- **ASSIGNMENT**
Using the listing below, print the line containing "Country French Home", the line containing "How to clean silver with lemon soda", and each line between them, exactly and nothing else. Pictures stay out of the print.

-------- STORED DATA --------

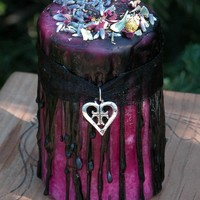 Hot Sugar Love . Herbal Alchemy Magick Candle 3x4 . Sugar, Amber, Lavender, Rose, Chamomile . Sexual Seduction, Attraction, Romance, Passion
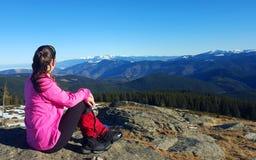 Junge aktive Frau, die das landcape bewundert Lizenzfreie Stockfotografie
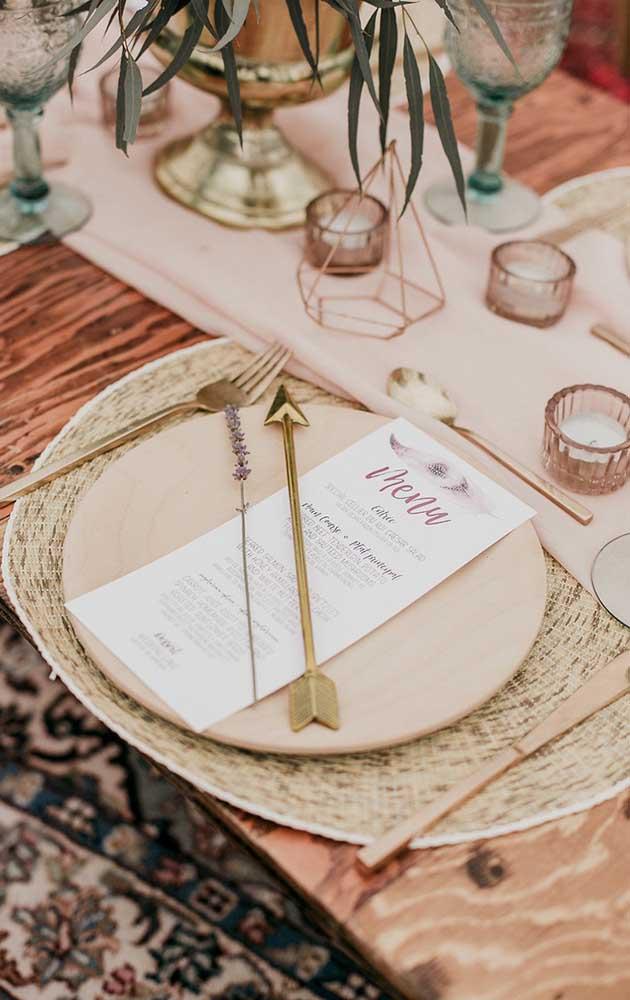 A cor do amor, o rosa, invadiu a decoração dessa festa de bodas de prata em estilo mais rústico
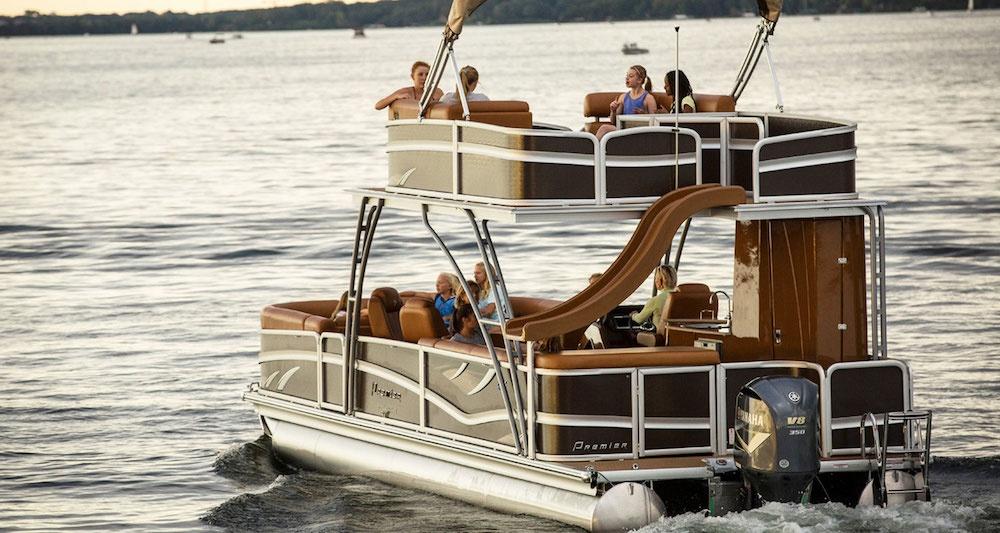 Không gian sử dụng Pontoon Boats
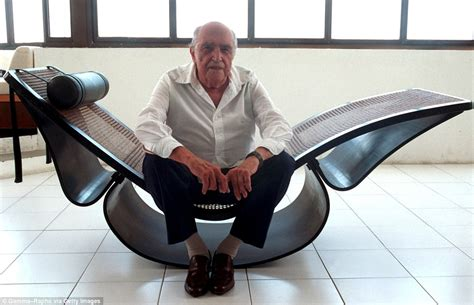 chaise copacabana architect oscar niemeyer who recreated 39 s sensuous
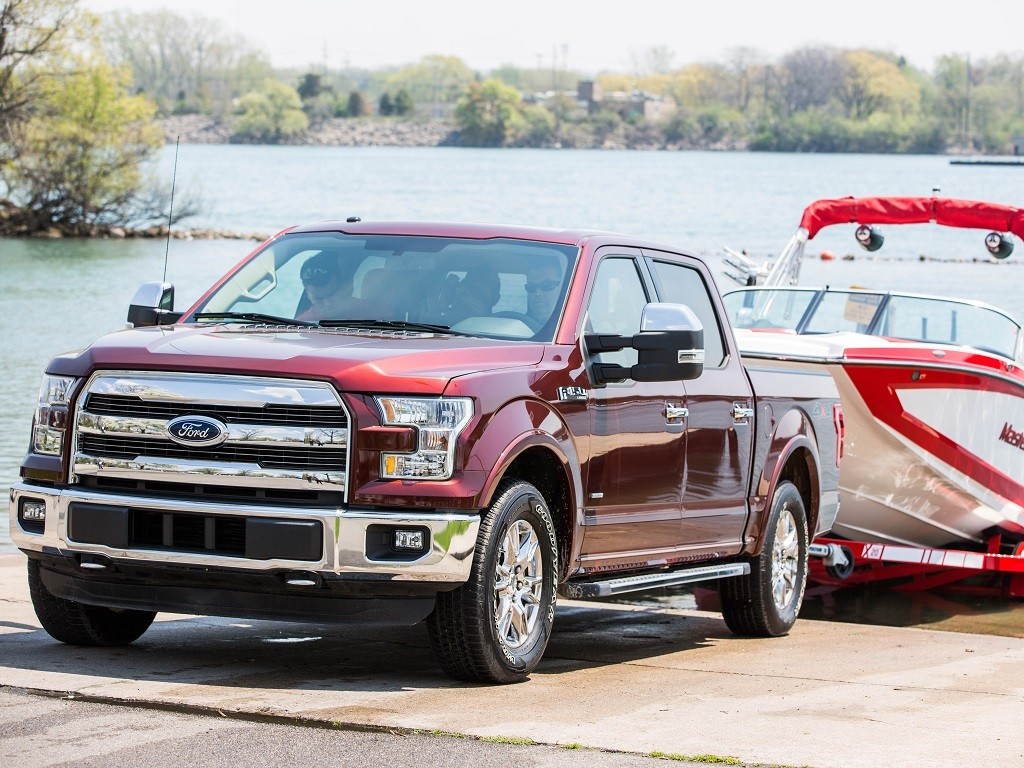 Ford, America's truck leader, pioneers towing innovation again by introducing Pro Trailer Backup Assist™ for the 2016 Ford F-150 – a segment-first technology that makes the challenge of backing up a trailer easier than ever for both experts and infrequent towers alike.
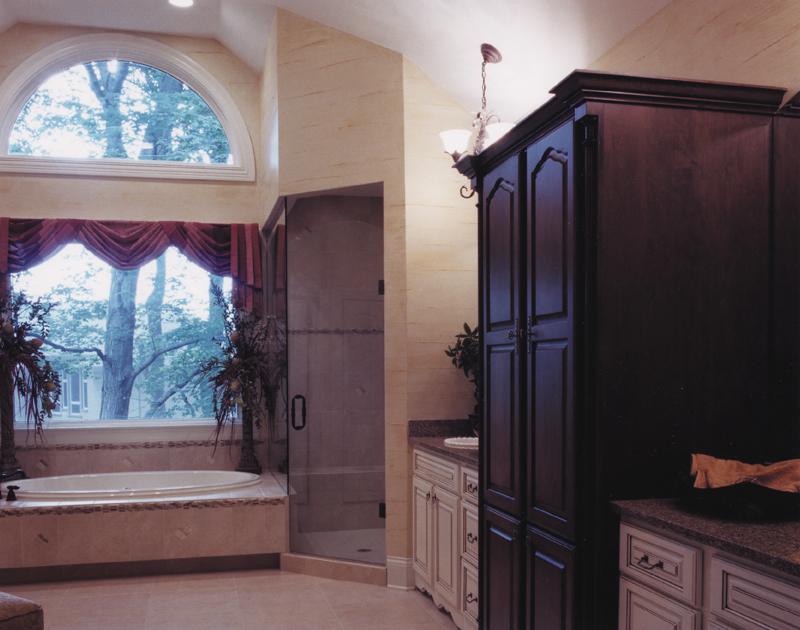Country French Home Plan Bathroom Photo 01 065D-0043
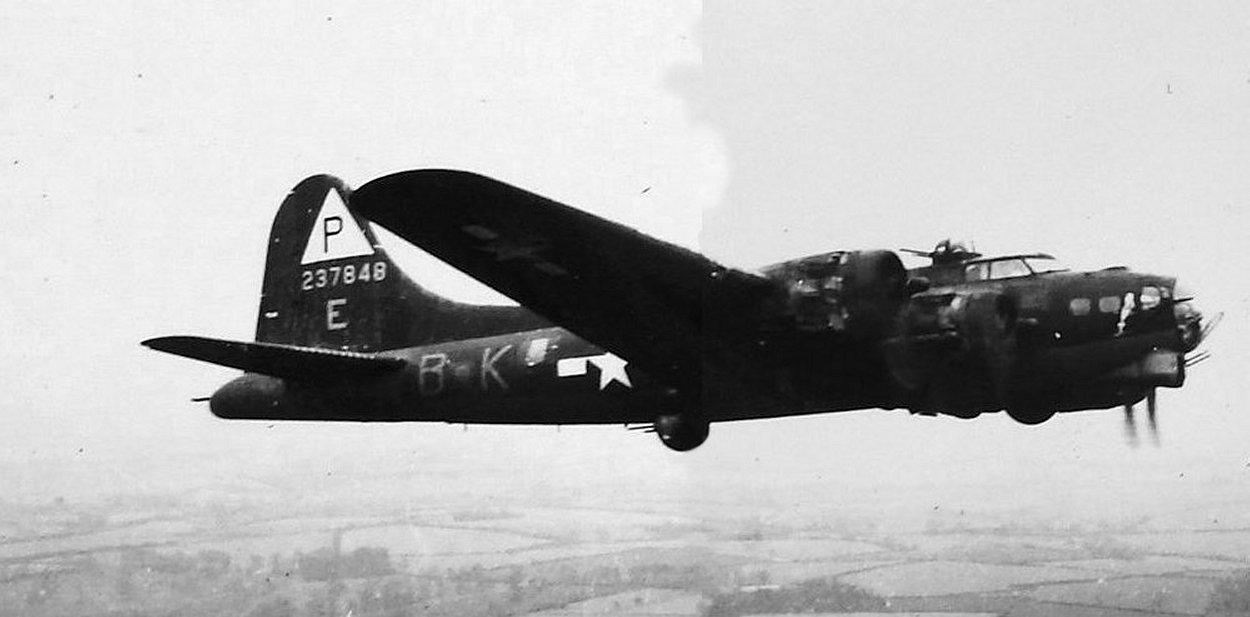 B-17 #42-37848 / Sissy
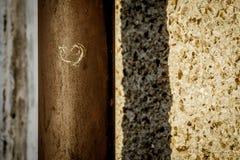 在一个钢管的心脏形状都市grafity 库存图片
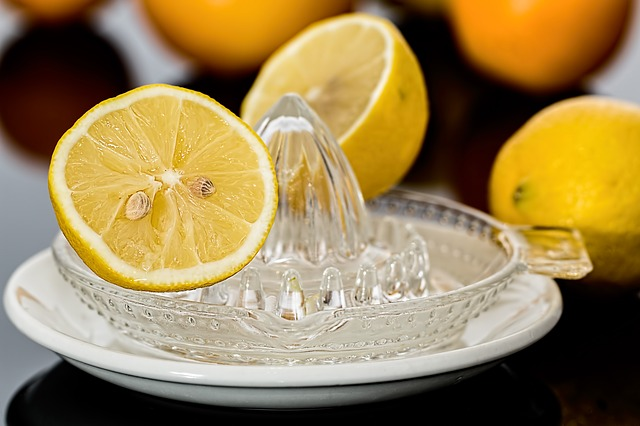 How to clean silver with lemon soda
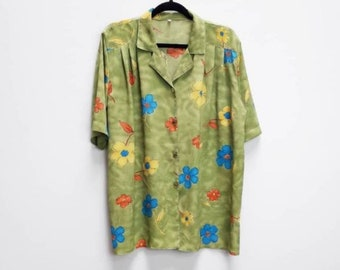 398978919a9 Green Floral Blouse Vintage Oversize Floral Shirt XL Women s Green Floral  Pattern Top Oversized Blouse Floral Print Button Up Top Vintage XL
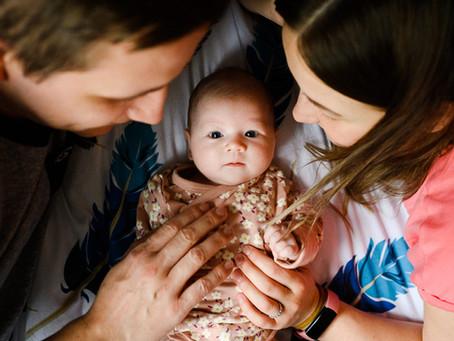 Anetka: novorozenecké focení v domácím prostředí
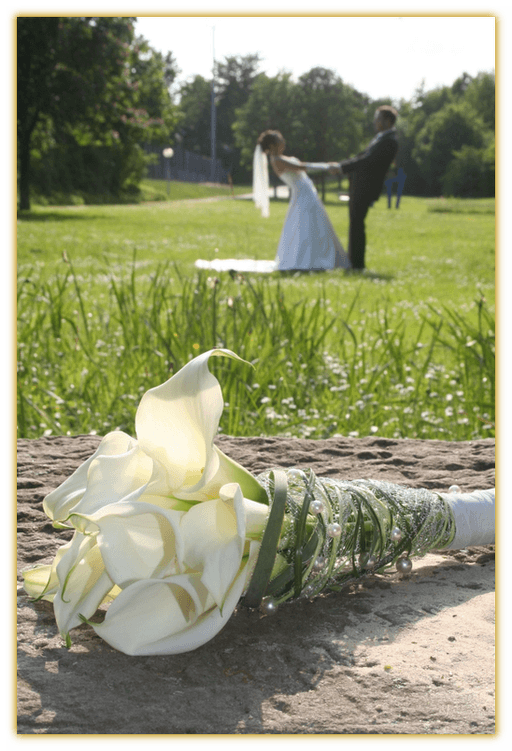 Beispiel: Hochzeitsfloristik, Foto: Die Blumen-Lounge Göllner.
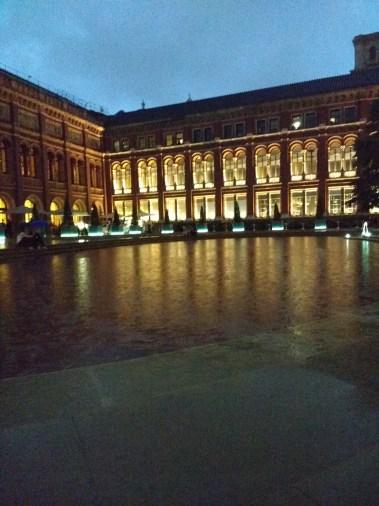 V&A museum at dusk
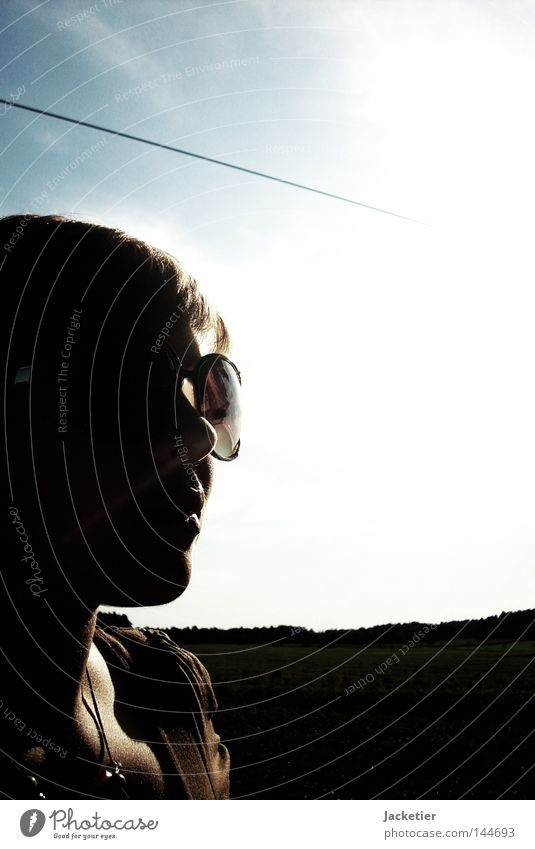 ...und ihr Leben änderte sich. Himmel Sommer Sonne Graffiti Haare & Frisuren braun Feld Luft Nase Kabel Kleid Lippen Sonnenbrille Kette Skelett Bekleidung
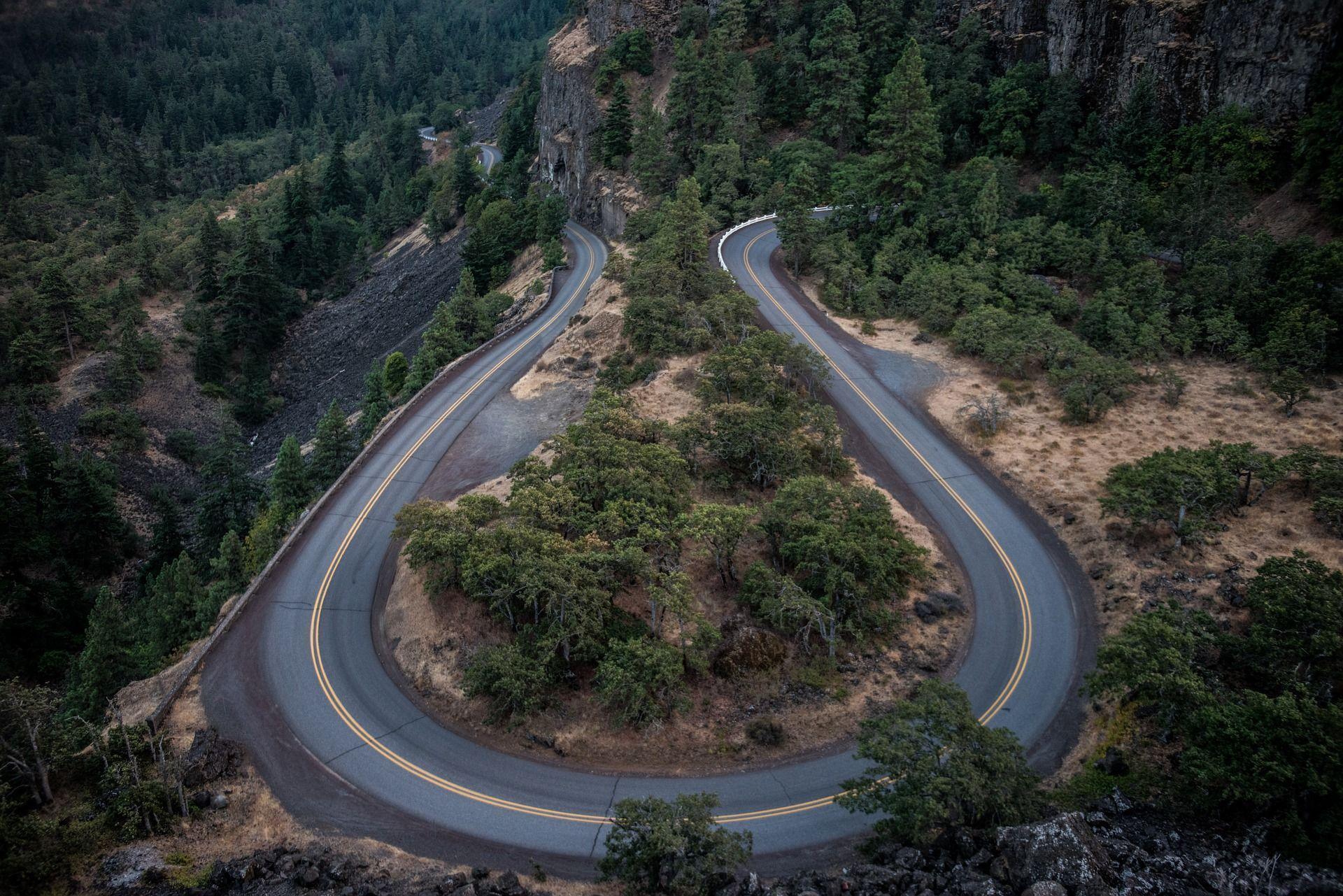 Carreteras secundarias. Consejos a tener en cuenta.
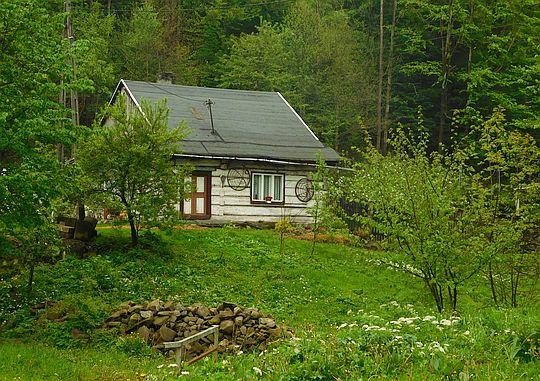 Stary dom w dolinie Czeretnika.
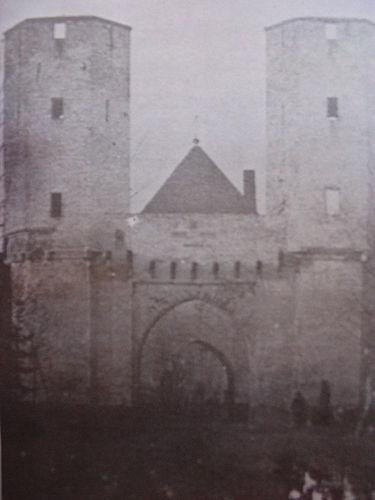 Foto van de Gruitpoort in Doetinchem rond 1850 (C. Rensink).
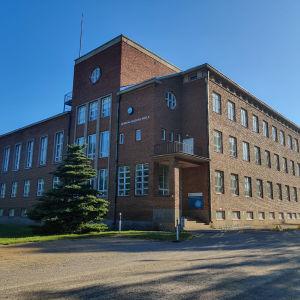 En skolbyggnad i tegel.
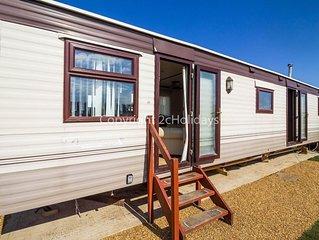 Dog friendly 6 berth static caravan by the beach in Hunstanton Norfolk ref 13008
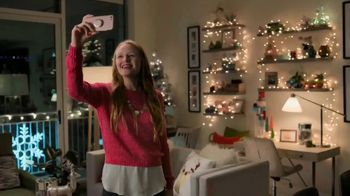 Lowe's Black Friday Deals TV Spot, 'Doing the Holidays Right' - Thumbnail 9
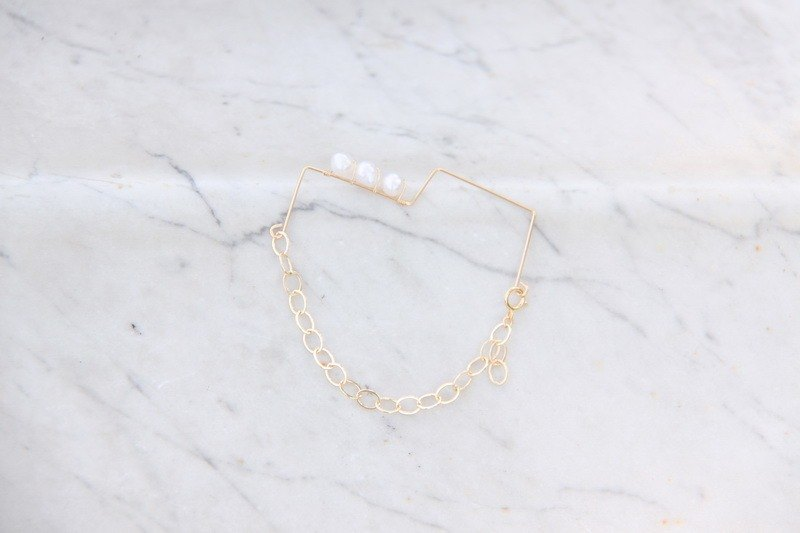 Natural Pearl New Geometry 14K Gold Bracelet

--------

- **RESPONSE TO THE EXERCISE**
Country French Home Plan Bathroom Photo 01 065D-0043
 B-17 #42-37848 / Sissy
 在一个钢管的心脏形状都市grafity 库存图片
 How to clean silver with lemon soda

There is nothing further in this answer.